Dr. Dobb's is part of the Informa Tech Division of Informa PLC

This site is operated by a business or businesses owned by Informa PLC and all copyright resides with them. Informa PLC's registered office is 5 Howick Place, London SW1P 1WG. Registered in England and Wales. Number 8860726.


Channels ▼
RSS

The Boost Multi-Index Containers Library


September, 2004: The Boost Multi-Index Containers Library

Joaquín Ma López Muñoz is a telecommunications engineer from Madrid Polytechnic University working at Telefónica, Investigación y Desarrollo. He is also the author of the Boost Multi-index Containers Library. He can be reached at [email protected].


The choice of a particular container among those provided by the STL is frequently driven by the access interface that best suits your needs. Sometimes, however, no single interface fits the bill—a particular constraint of one part of your design might call for a sorted view to the data, while you need a different sorting or a list-like interface somewhere else. The Boost Multi-index Containers Library [1], or Boost.MultiIndex for short, is a convenient framework that provides, according to your specification, multiple, distinct interfaces to a single underlying container. The result is a container that mimics the public interface of each of the various STL containers that correspond to your specification.

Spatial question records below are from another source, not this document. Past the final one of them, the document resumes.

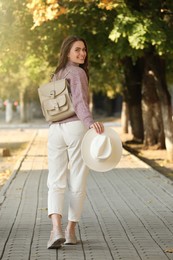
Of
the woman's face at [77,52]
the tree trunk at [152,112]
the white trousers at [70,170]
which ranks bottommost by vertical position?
the tree trunk at [152,112]

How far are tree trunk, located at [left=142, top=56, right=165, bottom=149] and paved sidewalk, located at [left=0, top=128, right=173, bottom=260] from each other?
10.8 metres

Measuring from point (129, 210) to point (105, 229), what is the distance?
1761 mm

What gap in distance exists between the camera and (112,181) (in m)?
15.8

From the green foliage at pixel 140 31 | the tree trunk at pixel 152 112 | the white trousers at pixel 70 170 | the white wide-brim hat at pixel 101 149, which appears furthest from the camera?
the tree trunk at pixel 152 112

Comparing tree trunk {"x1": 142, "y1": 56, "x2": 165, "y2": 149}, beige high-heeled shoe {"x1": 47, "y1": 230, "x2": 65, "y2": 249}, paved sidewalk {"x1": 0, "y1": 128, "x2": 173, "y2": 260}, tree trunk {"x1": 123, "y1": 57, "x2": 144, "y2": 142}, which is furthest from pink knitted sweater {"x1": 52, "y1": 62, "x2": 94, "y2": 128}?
tree trunk {"x1": 123, "y1": 57, "x2": 144, "y2": 142}

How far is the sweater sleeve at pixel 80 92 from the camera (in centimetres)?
831

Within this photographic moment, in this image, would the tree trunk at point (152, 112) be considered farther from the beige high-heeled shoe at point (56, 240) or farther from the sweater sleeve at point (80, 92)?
the beige high-heeled shoe at point (56, 240)

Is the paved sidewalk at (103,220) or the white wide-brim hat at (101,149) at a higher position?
the white wide-brim hat at (101,149)

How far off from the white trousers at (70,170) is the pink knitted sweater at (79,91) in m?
0.14

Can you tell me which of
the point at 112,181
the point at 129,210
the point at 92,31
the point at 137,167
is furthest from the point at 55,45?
the point at 129,210

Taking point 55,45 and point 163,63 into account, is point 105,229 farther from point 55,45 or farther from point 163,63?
point 55,45

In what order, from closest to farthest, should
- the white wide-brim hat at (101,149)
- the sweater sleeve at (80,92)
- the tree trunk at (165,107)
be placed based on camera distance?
the white wide-brim hat at (101,149) < the sweater sleeve at (80,92) < the tree trunk at (165,107)

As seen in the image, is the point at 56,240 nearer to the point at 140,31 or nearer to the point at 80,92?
the point at 80,92

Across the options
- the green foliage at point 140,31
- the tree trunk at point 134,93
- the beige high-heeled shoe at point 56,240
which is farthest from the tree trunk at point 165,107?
the beige high-heeled shoe at point 56,240
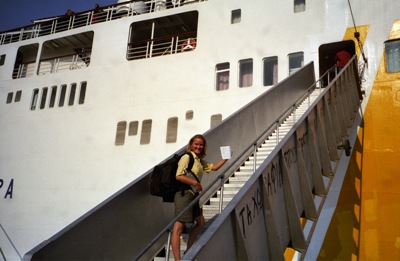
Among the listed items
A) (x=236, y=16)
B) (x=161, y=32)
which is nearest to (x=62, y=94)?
(x=161, y=32)

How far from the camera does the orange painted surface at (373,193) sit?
20.4 ft

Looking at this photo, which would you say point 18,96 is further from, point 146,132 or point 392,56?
point 392,56

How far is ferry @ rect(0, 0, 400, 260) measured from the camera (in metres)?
6.67

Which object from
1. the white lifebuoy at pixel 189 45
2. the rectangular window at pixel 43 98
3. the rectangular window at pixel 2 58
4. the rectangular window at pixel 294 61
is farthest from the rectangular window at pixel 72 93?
the rectangular window at pixel 294 61

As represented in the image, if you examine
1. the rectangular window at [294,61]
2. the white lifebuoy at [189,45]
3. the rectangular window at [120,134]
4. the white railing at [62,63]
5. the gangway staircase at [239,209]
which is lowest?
the gangway staircase at [239,209]

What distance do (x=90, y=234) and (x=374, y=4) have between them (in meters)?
7.53

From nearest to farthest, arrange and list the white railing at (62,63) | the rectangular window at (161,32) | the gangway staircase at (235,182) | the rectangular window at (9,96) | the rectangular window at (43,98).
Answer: the gangway staircase at (235,182) → the rectangular window at (161,32) → the rectangular window at (43,98) → the rectangular window at (9,96) → the white railing at (62,63)

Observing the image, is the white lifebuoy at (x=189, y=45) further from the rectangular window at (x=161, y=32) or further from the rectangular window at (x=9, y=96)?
the rectangular window at (x=9, y=96)

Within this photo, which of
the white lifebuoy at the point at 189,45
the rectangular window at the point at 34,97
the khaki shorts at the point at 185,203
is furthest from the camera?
the rectangular window at the point at 34,97

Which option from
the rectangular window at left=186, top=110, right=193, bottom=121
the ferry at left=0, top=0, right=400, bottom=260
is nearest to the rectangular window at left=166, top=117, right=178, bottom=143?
the ferry at left=0, top=0, right=400, bottom=260

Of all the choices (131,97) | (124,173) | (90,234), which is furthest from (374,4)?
(90,234)

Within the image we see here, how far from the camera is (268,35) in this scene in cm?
849

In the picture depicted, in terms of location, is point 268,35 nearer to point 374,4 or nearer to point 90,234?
point 374,4

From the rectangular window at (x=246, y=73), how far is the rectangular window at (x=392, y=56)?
2777mm
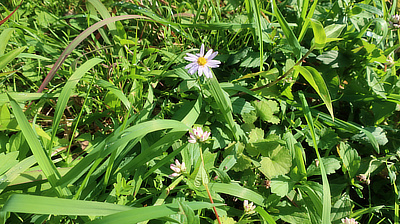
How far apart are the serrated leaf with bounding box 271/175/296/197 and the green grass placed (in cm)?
1

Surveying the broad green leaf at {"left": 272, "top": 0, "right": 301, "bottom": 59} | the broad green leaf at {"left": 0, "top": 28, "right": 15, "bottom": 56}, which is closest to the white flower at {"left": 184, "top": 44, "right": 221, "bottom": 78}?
the broad green leaf at {"left": 272, "top": 0, "right": 301, "bottom": 59}

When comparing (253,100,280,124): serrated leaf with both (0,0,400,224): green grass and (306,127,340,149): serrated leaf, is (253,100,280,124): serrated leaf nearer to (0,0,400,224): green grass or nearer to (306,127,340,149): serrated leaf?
(0,0,400,224): green grass

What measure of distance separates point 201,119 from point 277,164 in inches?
20.3

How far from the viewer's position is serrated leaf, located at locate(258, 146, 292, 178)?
1.66m

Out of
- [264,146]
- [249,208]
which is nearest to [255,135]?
[264,146]

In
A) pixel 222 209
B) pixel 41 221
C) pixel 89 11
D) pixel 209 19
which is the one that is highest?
pixel 89 11

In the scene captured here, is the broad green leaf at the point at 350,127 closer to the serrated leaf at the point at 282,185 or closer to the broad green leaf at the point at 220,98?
the serrated leaf at the point at 282,185

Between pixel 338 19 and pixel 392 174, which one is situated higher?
pixel 338 19

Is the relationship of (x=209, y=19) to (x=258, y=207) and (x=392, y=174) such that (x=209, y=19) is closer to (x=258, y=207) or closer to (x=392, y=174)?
(x=258, y=207)

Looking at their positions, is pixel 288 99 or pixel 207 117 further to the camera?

Each of the interfaces you specify for a multi-index container is called an "index" of the container. In most respects, indices [2] do not differ from the interface of the equivalent STL classes that they mimic, so you will quickly learn to use the library once you understand how to specify multi-index containers. Each index behaves like a separate container with its own interface, but the data isn't duplicated and all of the indices are synchronized automatically.

What's in a Container?

A container can be regarded as playing two distinct roles with respect to the elements it holds. First, it takes ownership of the objects managed, controlling the insertion and removal of elements. Second, it provides a public access interface to these elements, which determines how they are iterated and which operations can be performed on them. I refer to these two roles as "containment" and "access." STL containers do not make this distinction clear, as they provide a monolithic interface that takes on both responsibilities. However, considering containment and access as separate concerns in your program can make a lot of sense when designing data structures that depart from the trivial.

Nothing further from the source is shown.